Stay at Home or go to Work? The struggle.

I never saw myself as a “stay at home mom” type.  My mom worked for most of our childhood and I considered it a badge of honor to have the ability to take care of a household and hold down a career at the same time.  I’m going to very shamefully admit that I looked at stay at home moms as…I don’t know…too weak to work at the same time?

After my brief stint as a stay at home mom, however, my oh my how that tune has changed.

Let’s back up a bit, shall we?

I’m a high school English teacher.  Last year, our district was making cuts and unfortunately, my position was not to stay.  I cried and boohooed, fought, stamped my feet, and finally, after much debate, tried to accept my reality.  I had a decision to make:  find another teaching position in an overly saturated market or stay home with the baby for the next year.  I had  many factors to consider.  What if my husband deploys?  What if I get another job in another school and we are stationed elsewhere?  Do I really want to be the new kid AGAIN?  Can I leave my baby in daycare?  What if I take a year off and then struggle to find employment again?  Etc, etc, etc.

Can I just say that I do not think people who are 8 months pregnant should be required to make any kind of life altering decisions.  I was too fat and emotional to see things clearly.

On one hand, I’m a teacher, in the same way that I’m a mom, a wife, and a friend.  It is part of my genetic make-up.

On the other hand, I’m a MOTHER.  Isn’t that supposed to be above all else?

In any case, my husband and I ultimately decided I would stay home.  So, May 26th, I packed up my classroom, balled my eyes out while making the rounds and hugging folks, and settled into a year long of stay at home wife/mothering.
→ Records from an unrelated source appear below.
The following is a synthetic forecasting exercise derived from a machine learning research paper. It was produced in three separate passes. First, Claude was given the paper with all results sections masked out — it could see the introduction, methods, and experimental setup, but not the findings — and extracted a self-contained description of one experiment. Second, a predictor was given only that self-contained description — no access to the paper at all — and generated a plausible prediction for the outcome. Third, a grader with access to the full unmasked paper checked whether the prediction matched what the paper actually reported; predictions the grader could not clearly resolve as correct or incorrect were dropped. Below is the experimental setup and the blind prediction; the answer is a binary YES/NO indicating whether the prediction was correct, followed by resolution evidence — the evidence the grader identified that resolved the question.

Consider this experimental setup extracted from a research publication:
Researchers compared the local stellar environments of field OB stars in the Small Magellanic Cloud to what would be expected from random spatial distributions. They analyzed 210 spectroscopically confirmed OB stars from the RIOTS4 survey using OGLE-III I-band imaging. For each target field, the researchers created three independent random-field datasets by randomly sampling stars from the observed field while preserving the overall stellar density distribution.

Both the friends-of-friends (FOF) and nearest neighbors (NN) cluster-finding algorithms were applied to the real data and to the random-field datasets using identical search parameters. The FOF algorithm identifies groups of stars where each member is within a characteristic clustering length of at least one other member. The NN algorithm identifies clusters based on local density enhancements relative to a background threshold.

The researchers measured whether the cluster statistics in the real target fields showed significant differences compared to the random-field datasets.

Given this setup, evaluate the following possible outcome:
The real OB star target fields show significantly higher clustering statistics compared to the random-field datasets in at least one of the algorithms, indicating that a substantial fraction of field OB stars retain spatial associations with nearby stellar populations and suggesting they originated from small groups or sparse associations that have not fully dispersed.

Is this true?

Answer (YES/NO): NO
The month of June brought temperatures entirely too hot for a pregnant lady to withstand, so I spent the bulk of it on my couch, watching trashy tv and wishing my baby would come so I could meet him.  This stay at home thing isn’t too bad, I thought to myself.  In fact…I’m really liking it!  My husband didn’t really have too many expectations of me in June as my stomach was bigger around than I was tall.  I caught up on my reading, I lounged around with the dogs.  It was GREAT.  I received several calls from various schools requesting an interview, but I always let them roll to voicemail.  I was a stay at home mom, now.  No time to entertain my career.  I wore an indention in the couch and waited.  And slowly, but surely, I felt just a tiny little piece of me disappear.  I wasn’t 100% ME anymore.  I think at the time, I attributed that to being very pregnant and being stuck in a sort of limbo until the baby arrived.  Looking back, though, I see that with each missed phone call, I lost myself, bit by bit.

Then the baby arrived.  And I have never been so happy in my whole life.  He was finally here.  All thoughts of returning to work were out of my head with the coming of a 6lb bundle of baby.
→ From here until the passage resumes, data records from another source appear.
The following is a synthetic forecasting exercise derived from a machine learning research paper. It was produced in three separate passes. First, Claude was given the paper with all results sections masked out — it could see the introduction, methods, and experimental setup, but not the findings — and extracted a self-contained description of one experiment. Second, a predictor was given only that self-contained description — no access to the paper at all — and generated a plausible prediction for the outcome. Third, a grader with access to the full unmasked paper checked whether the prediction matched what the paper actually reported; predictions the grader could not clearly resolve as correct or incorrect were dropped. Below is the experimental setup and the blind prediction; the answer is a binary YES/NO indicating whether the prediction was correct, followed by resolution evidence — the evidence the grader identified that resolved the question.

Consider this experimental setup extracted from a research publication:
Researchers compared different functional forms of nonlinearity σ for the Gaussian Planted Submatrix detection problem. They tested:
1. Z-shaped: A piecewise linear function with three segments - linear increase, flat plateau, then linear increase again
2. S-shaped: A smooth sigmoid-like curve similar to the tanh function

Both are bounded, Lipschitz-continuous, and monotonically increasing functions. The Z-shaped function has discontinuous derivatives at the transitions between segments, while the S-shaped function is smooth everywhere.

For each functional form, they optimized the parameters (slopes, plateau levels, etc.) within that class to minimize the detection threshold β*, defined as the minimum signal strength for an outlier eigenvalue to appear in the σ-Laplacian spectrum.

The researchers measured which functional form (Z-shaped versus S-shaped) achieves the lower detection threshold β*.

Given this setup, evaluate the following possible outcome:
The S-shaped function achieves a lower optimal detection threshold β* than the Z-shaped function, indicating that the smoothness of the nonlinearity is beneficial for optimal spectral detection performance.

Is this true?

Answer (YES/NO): YES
The transition back home was easy and we settled into our new lives.  The first few weeks, my husband stayed home.  We shared baby responsibilities and mostly just spent our days staring at him in awe.

Then A went back to work.

The first week, I LOVED having my baby all to myself for those daytime hours.  It was almost like being pregnant again.  I didn’t have to share him with anybody.

But, I realized something.  This whole stay at home mom thing?  Yeah.  Turns out they don’t just sit on their butts and goof off on pinterest.  They work.  There was always a bottle to wash, a butt to wipe, a dog to walk, clothes to wash, floors to vacuum, errands to run…and it was overwhelming.  Not because the work was particularly hard, but because I was not mentally stimulated by any of it.  I realized that stay at home moms have this amazing gift to hold down the fort while finding creative outlets to nourish their own minds and souls.  And y’all, I couldn’t do it.  I tried, but I couldn’t.  I loved taking care of my baby, but all of the other stuff that came with staying at home was not rewarding, nor enriching for me in the slightest.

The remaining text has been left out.